Laura: Yeah, yeah. No, I just want to pull them out for our listeners. These are great questions to jot down, pause while you're listening, and journal, right? So if you're out for a walk, sit down on a bench and think about these things. That's how I listen to podcasts. I don't know about you, but I love journaling questions in the midst of podcasting. So what you're asking us to do is let's start breaking down what does when we say we want to be successful as moms or as parents, what do we actually mean? What are, let's define success for ourselves as opposed to what the world has told us it should be. And then let's break down those parts of it. So if I were to answer that question. I would say, a part of being successful is that I have authentic connections with my kids, that I know who they are and I'm able to accept them for who they are, that I have, I have a full life outside of, like that I'm showing them a full human, not just a person who is only their mom, that I have a full life, that I enjoy. My time, you know, my time as a mother overall, you know, so like writing those things down and then like how do we know we're doing those things, you know, so spending a little time journaling on those markers of success and reclaiming the word success for ourselves. We love that. Thank you, Sanna. I'm sorry I interrupted you. 

Sanah: No. I'm so glad you did because I think our, I think mothers in general need that push, right? Like, you know, success is not determined by your child's milestone, like timeline. It's not determined by their grades. It's not, it's not determined. By these external timelines that others have created or objectives that others have created, it's determined by your narrative. My gosh, it's determined by your listeners ' works. 

Laura: Zoom really loved what Sanah just said and gave us fireworks. But yes, I mean, let's even pull that out. So there is a great quote, and I'm blanking on who it's from, but that, you know, success in parenting is not determined by your child's behavior. It's determined by your behavior. So successful parents are respectful, conscious, aware, intentional, compassionate with themselves and their kids, regardless of what the kids are doing, right? So we're so stressed out that when our, you know, toddler is losing it over not being able to have an LOL doll. In target, we think we're being judged for their behavior and there might be individuals who are thinking things. I don't, I don't, I have never spoken to another parent who is thinking anything other than compassionate thoughts when they're viewing that. I've never, I've never heard any other parent like ever tell me that they thought anything other than something compassionate about a parent who's obviously in the midst of a meltdown with a kiddo, but that that it's our behavior that is actually the marker of of success, as opposed to our kids' behavior. 

Sanah: Yeah, because that our behavior determines or let me say this, the pattern of our behaviors determine what learned behaviors they're going to take into adulthood, right?
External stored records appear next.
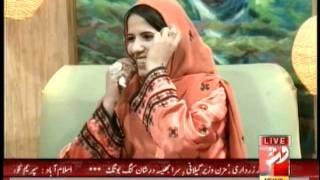 getlinkyoutube.com-VSHEY SOHOB ( VSH NEWS ) With Marjan Azim Guest Aana Baloch Part 4 Of 4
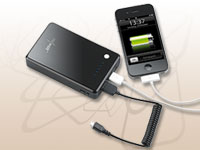Revolt Powerbank mit 8100 mAh für iPod, iPhone, Handy, Player (Bild 1)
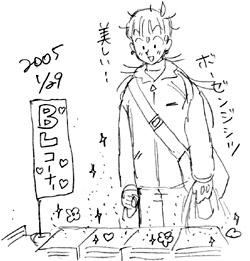 b0019611_022409.jpg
Because those are things that our generation struggles with from our parents, that we've taken on some learned. Behaviors that we're not proud of, and they are probably not. Our parents are probably not proud of that either, but they were doing the best that they could at the time, right? You know, I come from an immigrant family. My family immigrated from India, and that is just like a layer of its own of what kind of struggles and challenges that brought upon, right? Like so many. 

Laura: There's just the pressure on your generation too. The pressures on your generation to be successful in the eyes of the family. 

Sanah: Yeah, make the immigration like worth it, right? Like I, you know, I shared earlier before our podcast started that I used to be a teacher and I remember my dad having a really tough time with it because he was like, I didn't come here to America, so my daughter could be a teacher and we had a lot of back and forth, um, because that's just not respected in the Indian culture, right? And so,, and, and so I had to really rebel. I want to be a teacher. I don't even know if that's called rebelling, but that's the only word I can think of because we had to have so many back and forths about it, you know, and then finally we came, our midpoint was he would continue to pay for my undergrad. as long as I went to grad school, like that those are the types of, yeah. 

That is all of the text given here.